## TASK DETAILS
From the first line through the one containing "standing: 69%", restate the listing word for word, and give no other lines.

## MATERIAL FOR THE TASK
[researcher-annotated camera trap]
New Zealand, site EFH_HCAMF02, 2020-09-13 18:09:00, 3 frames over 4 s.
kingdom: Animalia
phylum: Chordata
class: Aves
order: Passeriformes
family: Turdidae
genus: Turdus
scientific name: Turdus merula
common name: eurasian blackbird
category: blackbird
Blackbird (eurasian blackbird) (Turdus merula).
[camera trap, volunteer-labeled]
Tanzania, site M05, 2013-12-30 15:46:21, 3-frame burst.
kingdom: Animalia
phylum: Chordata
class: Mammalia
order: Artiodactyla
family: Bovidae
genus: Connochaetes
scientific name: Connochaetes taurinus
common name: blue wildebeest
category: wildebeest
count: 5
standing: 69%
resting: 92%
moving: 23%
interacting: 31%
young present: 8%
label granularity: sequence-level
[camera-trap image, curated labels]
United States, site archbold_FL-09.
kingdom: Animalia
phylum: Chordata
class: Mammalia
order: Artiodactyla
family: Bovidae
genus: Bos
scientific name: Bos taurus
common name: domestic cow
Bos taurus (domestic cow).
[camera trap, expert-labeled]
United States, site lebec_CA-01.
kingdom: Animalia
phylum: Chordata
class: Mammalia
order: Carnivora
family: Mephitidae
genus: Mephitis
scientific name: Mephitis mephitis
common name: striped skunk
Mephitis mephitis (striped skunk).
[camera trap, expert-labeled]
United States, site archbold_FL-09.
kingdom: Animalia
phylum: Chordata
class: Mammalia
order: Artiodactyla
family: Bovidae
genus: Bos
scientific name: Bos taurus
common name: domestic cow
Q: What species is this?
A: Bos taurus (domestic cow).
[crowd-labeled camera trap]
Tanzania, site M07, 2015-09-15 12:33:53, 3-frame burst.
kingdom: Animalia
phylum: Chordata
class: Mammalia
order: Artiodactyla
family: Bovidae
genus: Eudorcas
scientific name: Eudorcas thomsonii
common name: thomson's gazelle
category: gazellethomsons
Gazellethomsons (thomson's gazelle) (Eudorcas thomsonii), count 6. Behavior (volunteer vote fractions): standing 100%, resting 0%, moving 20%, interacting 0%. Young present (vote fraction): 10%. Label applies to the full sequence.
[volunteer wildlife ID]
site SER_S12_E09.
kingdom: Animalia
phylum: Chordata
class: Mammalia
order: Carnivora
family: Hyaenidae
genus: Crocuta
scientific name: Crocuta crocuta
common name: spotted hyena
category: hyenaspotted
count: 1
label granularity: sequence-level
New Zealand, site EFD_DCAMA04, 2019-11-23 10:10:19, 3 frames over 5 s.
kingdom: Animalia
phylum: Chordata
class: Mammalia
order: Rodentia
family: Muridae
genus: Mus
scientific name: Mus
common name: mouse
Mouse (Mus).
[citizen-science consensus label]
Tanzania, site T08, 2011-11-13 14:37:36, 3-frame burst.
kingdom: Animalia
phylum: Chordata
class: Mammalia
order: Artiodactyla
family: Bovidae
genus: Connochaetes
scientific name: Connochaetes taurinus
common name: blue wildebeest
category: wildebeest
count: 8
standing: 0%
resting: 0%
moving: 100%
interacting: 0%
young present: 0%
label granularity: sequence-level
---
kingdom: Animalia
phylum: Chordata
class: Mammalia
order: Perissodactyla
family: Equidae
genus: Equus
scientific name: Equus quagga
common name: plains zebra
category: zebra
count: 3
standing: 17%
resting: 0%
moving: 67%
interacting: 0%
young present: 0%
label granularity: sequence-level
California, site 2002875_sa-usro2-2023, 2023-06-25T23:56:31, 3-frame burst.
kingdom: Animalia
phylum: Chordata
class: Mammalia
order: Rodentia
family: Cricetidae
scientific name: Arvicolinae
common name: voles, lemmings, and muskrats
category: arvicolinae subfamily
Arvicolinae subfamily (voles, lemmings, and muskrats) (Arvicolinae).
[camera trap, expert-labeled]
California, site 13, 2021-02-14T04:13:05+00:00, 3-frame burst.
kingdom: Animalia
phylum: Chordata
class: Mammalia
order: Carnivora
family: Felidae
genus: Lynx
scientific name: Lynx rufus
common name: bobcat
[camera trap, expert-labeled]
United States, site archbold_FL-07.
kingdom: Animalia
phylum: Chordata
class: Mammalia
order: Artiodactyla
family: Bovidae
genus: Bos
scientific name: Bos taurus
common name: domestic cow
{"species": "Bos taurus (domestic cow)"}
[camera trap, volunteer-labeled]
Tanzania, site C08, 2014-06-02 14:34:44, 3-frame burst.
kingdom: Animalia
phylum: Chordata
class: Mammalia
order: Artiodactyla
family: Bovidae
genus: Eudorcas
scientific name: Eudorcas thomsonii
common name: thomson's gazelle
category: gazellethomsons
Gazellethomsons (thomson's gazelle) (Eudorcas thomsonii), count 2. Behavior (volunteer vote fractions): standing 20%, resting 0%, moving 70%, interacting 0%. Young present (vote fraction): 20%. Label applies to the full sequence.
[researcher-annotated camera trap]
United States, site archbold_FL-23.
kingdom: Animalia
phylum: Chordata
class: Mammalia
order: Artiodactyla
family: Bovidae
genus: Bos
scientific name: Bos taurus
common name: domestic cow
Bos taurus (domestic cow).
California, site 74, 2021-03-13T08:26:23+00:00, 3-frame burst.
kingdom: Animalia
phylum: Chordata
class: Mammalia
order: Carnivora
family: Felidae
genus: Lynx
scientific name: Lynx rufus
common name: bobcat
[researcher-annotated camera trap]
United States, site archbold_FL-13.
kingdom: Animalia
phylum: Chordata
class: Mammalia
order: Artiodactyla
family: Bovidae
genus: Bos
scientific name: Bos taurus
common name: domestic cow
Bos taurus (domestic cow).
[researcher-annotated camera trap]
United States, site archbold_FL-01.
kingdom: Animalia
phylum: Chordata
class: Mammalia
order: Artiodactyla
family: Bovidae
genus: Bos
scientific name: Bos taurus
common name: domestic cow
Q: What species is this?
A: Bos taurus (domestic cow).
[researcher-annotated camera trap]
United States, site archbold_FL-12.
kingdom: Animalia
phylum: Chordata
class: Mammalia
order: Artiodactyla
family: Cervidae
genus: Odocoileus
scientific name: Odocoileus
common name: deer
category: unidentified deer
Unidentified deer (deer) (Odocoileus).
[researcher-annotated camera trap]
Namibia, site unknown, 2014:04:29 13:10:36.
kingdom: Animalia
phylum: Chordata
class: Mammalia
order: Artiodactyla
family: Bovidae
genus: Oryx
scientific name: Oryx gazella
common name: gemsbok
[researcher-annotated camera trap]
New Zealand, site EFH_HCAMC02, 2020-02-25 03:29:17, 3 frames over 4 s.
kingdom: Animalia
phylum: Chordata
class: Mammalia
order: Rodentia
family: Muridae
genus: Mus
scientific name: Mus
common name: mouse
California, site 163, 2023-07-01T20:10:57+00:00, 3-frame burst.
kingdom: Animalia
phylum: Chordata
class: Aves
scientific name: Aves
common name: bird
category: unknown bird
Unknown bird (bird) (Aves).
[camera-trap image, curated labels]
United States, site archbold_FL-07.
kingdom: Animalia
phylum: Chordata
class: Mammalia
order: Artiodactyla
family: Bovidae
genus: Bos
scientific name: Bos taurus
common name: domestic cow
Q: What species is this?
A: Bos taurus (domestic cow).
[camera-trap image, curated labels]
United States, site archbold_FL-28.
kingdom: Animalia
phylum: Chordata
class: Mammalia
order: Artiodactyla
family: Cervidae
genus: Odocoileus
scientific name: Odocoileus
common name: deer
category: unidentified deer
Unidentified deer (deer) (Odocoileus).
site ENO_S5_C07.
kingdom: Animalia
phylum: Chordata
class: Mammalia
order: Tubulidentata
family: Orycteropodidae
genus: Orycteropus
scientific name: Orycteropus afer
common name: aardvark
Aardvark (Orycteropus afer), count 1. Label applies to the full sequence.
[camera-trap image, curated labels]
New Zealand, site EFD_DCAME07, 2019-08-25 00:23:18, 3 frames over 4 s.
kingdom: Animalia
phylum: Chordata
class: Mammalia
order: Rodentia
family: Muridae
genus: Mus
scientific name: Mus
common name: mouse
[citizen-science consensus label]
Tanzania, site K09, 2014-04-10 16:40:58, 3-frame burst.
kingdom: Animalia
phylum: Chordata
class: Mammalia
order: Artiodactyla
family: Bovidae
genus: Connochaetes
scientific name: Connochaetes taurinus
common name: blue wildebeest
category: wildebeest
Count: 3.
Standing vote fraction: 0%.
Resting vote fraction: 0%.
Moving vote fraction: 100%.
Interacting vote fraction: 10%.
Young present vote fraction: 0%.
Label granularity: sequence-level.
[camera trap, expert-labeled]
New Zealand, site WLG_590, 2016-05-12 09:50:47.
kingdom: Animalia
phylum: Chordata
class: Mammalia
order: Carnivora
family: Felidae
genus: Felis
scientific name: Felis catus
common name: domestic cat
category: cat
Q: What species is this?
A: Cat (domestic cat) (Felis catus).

## RESPONSE FOR THIS EXERCISE
[researcher-annotated camera trap]
New Zealand, site EFH_HCAMF02, 2020-09-13 18:09:00, 3 frames over 4 s.
kingdom: Animalia
phylum: Chordata
class: Aves
order: Passeriformes
family: Turdidae
genus: Turdus
scientific name: Turdus merula
common name: eurasian blackbird
category: blackbird
Blackbird (eurasian blackbird) (Turdus merula).
[camera trap, volunteer-labeled]
Tanzania, site M05, 2013-12-30 15:46:21, 3-frame burst.
kingdom: Animalia
phylum: Chordata
class: Mammalia
order: Artiodactyla
family: Bovidae
genus: Connochaetes
scientific name: Connochaetes taurinus
common name: blue wildebeest
category: wildebeest
count: 5
standing: 69%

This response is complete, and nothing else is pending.